▸ Provided text
>>>>>
How to get your charity’s supporters doing more
Don’t underestimate your charity’s most valuable asset – your supporters can be heroes for your cause thanks to the rise of easily accessible digital tools.
Far from being passive consumers of the Web, today’s social media-centred digital users are active participants, and they’re creating and sharing far more than ever before.
‘User generated content’ is starting to be recognised as a powerful marketing tool, with today’s users craving deeper, more authentic connections with the brands and organisations they meet online – as these survey results show.
More charities are waking up to the fact that fundraising should be a two-way relationship, with supporters behind the steeling wheel of their own campaigns and stories – whether they are event participants, volunteers, or just advocates. Famous examples such as the ALS ice bucket challenge and #nomakeupselfie have shown that supporters can be a powerful voice to your charity – sometimes with little or no prompting from the charity itself.
<<<<<
▸ Exercise aim
Reproduce word for word the stretch of the charity supporters piece from "More charities are" through "the charity itself.".

▸ Data supplied
>>>>>
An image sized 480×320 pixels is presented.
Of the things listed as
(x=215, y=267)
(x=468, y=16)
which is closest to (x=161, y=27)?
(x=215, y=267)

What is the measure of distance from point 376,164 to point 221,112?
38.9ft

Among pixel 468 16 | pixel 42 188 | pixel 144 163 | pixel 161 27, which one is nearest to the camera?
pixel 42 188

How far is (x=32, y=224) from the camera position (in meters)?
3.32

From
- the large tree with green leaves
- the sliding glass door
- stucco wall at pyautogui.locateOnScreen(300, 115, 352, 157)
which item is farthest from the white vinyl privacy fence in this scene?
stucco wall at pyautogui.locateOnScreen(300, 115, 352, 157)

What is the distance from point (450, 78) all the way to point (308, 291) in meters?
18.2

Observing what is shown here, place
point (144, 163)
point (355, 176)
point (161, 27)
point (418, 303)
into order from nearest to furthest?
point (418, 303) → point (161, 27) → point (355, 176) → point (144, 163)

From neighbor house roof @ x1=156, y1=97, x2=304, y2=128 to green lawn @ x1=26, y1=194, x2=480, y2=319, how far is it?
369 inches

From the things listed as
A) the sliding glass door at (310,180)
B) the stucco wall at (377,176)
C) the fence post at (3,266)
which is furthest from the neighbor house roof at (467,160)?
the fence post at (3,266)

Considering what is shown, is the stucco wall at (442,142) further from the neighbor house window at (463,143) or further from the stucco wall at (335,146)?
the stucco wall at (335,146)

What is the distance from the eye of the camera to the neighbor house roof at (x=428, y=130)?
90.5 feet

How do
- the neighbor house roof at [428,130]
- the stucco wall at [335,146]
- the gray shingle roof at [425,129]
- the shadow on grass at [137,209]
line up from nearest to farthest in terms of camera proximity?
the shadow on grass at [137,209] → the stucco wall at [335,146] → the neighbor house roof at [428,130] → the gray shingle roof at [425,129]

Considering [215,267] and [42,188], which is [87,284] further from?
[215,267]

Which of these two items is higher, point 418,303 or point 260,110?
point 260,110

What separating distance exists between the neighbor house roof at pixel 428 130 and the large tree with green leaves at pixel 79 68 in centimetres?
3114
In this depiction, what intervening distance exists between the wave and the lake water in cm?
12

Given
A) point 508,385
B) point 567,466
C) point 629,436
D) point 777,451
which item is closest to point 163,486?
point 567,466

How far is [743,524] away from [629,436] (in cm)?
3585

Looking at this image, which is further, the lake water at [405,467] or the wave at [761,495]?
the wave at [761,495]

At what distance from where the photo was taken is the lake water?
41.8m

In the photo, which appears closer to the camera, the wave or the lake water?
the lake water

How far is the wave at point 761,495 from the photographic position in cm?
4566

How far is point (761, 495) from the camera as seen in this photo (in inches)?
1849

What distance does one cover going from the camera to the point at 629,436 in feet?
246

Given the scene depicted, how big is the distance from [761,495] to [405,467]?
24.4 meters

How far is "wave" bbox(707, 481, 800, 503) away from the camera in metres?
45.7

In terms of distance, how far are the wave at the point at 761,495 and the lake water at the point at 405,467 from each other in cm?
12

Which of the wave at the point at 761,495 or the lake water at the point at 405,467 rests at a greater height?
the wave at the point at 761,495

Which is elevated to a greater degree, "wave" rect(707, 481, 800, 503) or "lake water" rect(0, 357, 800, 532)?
<<<<<
▸ Solution to the exercise
More charities are waking up to the fact that fundraising should be a two-way relationship, with supporters behind the steeling wheel of their own campaigns and stories – whether they are event participants, volunteers, or just advocates. Famous examples such as the ALS ice bucket challenge and #nomakeupselfie have shown that supporters can be a powerful voice to your charity – sometimes with little or no prompting from the charity itself.